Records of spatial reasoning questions
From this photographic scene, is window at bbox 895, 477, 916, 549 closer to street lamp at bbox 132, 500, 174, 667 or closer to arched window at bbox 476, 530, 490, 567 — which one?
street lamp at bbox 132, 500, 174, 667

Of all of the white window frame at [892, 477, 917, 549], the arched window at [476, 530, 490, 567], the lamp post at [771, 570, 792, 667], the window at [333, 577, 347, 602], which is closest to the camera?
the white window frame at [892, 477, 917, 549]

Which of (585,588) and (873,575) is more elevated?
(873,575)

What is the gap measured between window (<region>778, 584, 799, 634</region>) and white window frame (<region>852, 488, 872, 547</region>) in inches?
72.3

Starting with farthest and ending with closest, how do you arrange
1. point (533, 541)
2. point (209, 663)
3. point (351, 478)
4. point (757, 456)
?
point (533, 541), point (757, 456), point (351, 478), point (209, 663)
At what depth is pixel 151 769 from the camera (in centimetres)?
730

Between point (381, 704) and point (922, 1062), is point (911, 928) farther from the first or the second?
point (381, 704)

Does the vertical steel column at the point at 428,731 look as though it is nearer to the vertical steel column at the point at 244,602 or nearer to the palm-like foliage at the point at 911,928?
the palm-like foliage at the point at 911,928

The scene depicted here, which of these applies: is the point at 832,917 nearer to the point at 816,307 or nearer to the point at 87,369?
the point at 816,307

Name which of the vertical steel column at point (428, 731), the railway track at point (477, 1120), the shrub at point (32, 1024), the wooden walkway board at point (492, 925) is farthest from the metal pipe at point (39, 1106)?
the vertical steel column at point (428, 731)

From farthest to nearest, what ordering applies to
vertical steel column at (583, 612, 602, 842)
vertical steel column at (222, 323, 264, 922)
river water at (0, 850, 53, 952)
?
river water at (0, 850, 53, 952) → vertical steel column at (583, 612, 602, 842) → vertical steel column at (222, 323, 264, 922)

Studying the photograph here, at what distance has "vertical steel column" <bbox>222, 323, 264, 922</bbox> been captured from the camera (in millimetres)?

• **Task goal**
Reproduce the data above verbatim, keeping every line unchanged from start to finish.

• **Task result**
From this photographic scene, is window at bbox 895, 477, 916, 549 closer to street lamp at bbox 132, 500, 174, 667 or closer to arched window at bbox 476, 530, 490, 567 — which one?
street lamp at bbox 132, 500, 174, 667

Of all of the white window frame at [892, 477, 917, 549], the arched window at [476, 530, 490, 567], the lamp post at [771, 570, 792, 667], the window at [333, 577, 347, 602], which is closest to the camera?
the white window frame at [892, 477, 917, 549]

Which of (585,588) and (873,575) is more elevated?
(873,575)

What is the gap measured between window (<region>778, 584, 799, 634</region>) and white window frame (<region>852, 488, 872, 547</region>) in inches?
72.3

Starting with farthest and ending with closest, how do you arrange
1. point (533, 541)
2. point (209, 663)
3. point (351, 478)
4. point (757, 456)
?
point (533, 541), point (757, 456), point (351, 478), point (209, 663)
At what depth is pixel 151 769 from the camera (in centimetres)?
730

Between point (381, 704) and point (922, 1062), is point (911, 928) farther from the first or the second?
point (381, 704)

Does the vertical steel column at the point at 428,731 look as though it is nearer to the vertical steel column at the point at 244,602 or nearer to the palm-like foliage at the point at 911,928?
the palm-like foliage at the point at 911,928

The scene depicted here, which of these applies: is the point at 832,917 nearer to the point at 816,307 or nearer to the point at 87,369?
the point at 816,307

Name which of the vertical steel column at point (428, 731), the railway track at point (477, 1120), the shrub at point (32, 1024), the wooden walkway board at point (492, 925) is farthest from the metal pipe at point (39, 1106)?
the vertical steel column at point (428, 731)

From farthest to nearest, what ordering applies to
vertical steel column at (583, 612, 602, 842)
vertical steel column at (222, 323, 264, 922)
river water at (0, 850, 53, 952)
?
river water at (0, 850, 53, 952) → vertical steel column at (583, 612, 602, 842) → vertical steel column at (222, 323, 264, 922)

Studying the photograph here, at what distance has "vertical steel column" <bbox>222, 323, 264, 922</bbox> been captured from the camera (in millimetres)?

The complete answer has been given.